Every line of the listing must be repeated in the answer without alteration.

EXCERPTED RECORDS:

----------------------------------------

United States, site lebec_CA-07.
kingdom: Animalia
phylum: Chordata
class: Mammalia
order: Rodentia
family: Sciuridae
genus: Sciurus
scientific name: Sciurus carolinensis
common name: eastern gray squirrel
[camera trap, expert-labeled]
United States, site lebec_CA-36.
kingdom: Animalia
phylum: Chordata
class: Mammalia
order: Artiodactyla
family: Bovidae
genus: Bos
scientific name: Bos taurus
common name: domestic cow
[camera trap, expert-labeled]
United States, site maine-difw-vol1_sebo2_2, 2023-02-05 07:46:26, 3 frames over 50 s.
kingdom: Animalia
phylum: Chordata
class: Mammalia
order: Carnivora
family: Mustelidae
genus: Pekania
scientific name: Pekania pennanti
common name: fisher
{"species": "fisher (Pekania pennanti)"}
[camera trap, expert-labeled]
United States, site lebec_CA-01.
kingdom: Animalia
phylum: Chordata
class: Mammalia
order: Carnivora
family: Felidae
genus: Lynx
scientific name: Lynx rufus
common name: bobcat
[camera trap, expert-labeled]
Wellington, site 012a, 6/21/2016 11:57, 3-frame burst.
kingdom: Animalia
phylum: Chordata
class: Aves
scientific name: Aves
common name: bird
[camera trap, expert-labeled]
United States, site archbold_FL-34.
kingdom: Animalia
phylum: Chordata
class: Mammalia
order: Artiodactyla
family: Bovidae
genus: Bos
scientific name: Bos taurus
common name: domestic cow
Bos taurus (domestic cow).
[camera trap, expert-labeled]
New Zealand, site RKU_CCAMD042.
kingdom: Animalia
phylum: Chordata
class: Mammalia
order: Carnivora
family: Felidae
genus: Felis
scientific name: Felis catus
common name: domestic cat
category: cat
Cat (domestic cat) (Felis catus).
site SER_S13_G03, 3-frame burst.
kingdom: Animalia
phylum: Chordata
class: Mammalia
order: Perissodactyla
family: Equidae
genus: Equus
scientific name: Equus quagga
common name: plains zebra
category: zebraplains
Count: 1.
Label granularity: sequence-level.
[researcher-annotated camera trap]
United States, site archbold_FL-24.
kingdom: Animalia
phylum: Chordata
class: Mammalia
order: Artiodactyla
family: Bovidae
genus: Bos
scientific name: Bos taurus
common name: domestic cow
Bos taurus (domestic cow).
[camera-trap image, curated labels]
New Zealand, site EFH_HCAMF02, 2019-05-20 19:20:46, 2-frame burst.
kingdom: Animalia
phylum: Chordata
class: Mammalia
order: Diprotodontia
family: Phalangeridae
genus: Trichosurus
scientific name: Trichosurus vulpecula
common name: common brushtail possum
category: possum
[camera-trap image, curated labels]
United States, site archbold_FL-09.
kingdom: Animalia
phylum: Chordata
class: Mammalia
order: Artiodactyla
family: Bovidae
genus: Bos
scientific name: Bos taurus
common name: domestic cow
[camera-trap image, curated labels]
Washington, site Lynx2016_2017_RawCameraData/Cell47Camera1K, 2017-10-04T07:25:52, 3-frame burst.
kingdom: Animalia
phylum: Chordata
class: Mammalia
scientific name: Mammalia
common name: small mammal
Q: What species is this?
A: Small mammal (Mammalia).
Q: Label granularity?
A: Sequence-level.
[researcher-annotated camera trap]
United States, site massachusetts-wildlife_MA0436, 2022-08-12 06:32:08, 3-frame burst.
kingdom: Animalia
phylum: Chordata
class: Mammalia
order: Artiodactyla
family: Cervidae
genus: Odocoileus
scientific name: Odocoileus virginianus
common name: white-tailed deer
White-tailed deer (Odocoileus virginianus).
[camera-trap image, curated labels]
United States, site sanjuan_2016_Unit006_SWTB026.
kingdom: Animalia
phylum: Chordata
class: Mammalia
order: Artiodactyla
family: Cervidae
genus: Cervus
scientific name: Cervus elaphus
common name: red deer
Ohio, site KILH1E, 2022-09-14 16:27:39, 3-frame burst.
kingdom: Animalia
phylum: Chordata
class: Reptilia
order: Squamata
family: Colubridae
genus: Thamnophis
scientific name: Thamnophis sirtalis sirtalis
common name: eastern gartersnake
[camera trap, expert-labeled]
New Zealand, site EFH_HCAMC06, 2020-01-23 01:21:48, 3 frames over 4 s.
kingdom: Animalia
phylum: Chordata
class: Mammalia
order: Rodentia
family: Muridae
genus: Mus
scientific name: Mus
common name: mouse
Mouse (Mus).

----------------------------------------

RESULT OF THE EXERCISE:
United States, site lebec_CA-07.
kingdom: Animalia
phylum: Chordata
class: Mammalia
order: Rodentia
family: Sciuridae
genus: Sciurus
scientific name: Sciurus carolinensis
common name: eastern gray squirrel
[camera trap, expert-labeled]
United States, site lebec_CA-36.
kingdom: Animalia
phylum: Chordata
class: Mammalia
order: Artiodactyla
family: Bovidae
genus: Bos
scientific name: Bos taurus
common name: domestic cow
[camera trap, expert-labeled]
United States, site maine-difw-vol1_sebo2_2, 2023-02-05 07:46:26, 3 frames over 50 s.
kingdom: Animalia
phylum: Chordata
class: Mammalia
order: Carnivora
family: Mustelidae
genus: Pekania
scientific name: Pekania pennanti
common name: fisher
{"species": "fisher (Pekania pennanti)"}
[camera trap, expert-labeled]
United States, site lebec_CA-01.
kingdom: Animalia
phylum: Chordata
class: Mammalia
order: Carnivora
family: Felidae
genus: Lynx
scientific name: Lynx rufus
common name: bobcat
[camera trap, expert-labeled]
Wellington, site 012a, 6/21/2016 11:57, 3-frame burst.
kingdom: Animalia
phylum: Chordata
class: Aves
scientific name: Aves
common name: bird
[camera trap, expert-labeled]
United States, site archbold_FL-34.
kingdom: Animalia
phylum: Chordata
class: Mammalia
order: Artiodactyla
family: Bovidae
genus: Bos
scientific name: Bos taurus
common name: domestic cow
Bos taurus (domestic cow).
[camera trap, expert-labeled]
New Zealand, site RKU_CCAMD042.
kingdom: Animalia
phylum: Chordata
class: Mammalia
order: Carnivora
family: Felidae
genus: Felis
scientific name: Felis catus
common name: domestic cat
category: cat
Cat (domestic cat) (Felis catus).
site SER_S13_G03, 3-frame burst.
kingdom: Animalia
phylum: Chordata
class: Mammalia
order: Perissodactyla
family: Equidae
genus: Equus
scientific name: Equus quagga
common name: plains zebra
category: zebraplains
Count: 1.
Label granularity: sequence-level.
[researcher-annotated camera trap]
United States, site archbold_FL-24.
kingdom: Animalia
phylum: Chordata
class: Mammalia
order: Artiodactyla
family: Bovidae
genus: Bos
scientific name: Bos taurus
common name: domestic cow
Bos taurus (domestic cow).
[camera-trap image, curated labels]
New Zealand, site EFH_HCAMF02, 2019-05-20 19:20:46, 2-frame burst.
kingdom: Animalia
phylum: Chordata
class: Mammalia
order: Diprotodontia
family: Phalangeridae
genus: Trichosurus
scientific name: Trichosurus vulpecula
common name: common brushtail possum
category: possum
[camera-trap image, curated labels]
United States, site archbold_FL-09.
kingdom: Animalia
phylum: Chordata
class: Mammalia
order: Artiodactyla
family: Bovidae
genus: Bos
scientific name: Bos taurus
common name: domestic cow
[camera-trap image, curated labels]
Washington, site Lynx2016_2017_RawCameraData/Cell47Camera1K, 2017-10-04T07:25:52, 3-frame burst.
kingdom: Animalia
phylum: Chordata
class: Mammalia
scientific name: Mammalia
common name: small mammal
Q: What species is this?
A: Small mammal (Mammalia).
Q: Label granularity?
A: Sequence-level.
[researcher-annotated camera trap]
United States, site massachusetts-wildlife_MA0436, 2022-08-12 06:32:08, 3-frame burst.
kingdom: Animalia
phylum: Chordata
class: Mammalia
order: Artiodactyla
family: Cervidae
genus: Odocoileus
scientific name: Odocoileus virginianus
common name: white-tailed deer
White-tailed deer (Odocoileus virginianus).
[camera-trap image, curated labels]
United States, site sanjuan_2016_Unit006_SWTB026.
kingdom: Animalia
phylum: Chordata
class: Mammalia
order: Artiodactyla
family: Cervidae
genus: Cervus
scientific name: Cervus elaphus
common name: red deer
Ohio, site KILH1E, 2022-09-14 16:27:39, 3-frame burst.
kingdom: Animalia
phylum: Chordata
class: Reptilia
order: Squamata
family: Colubridae
genus: Thamnophis
scientific name: Thamnophis sirtalis sirtalis
common name: eastern gartersnake
[camera trap, expert-labeled]
New Zealand, site EFH_HCAMC06, 2020-01-23 01:21:48, 3 frames over 4 s.
kingdom: Animalia
phylum: Chordata
class: Mammalia
order: Rodentia
family: Muridae
genus: Mus
scientific name: Mus
common name: mouse
Mouse (Mus).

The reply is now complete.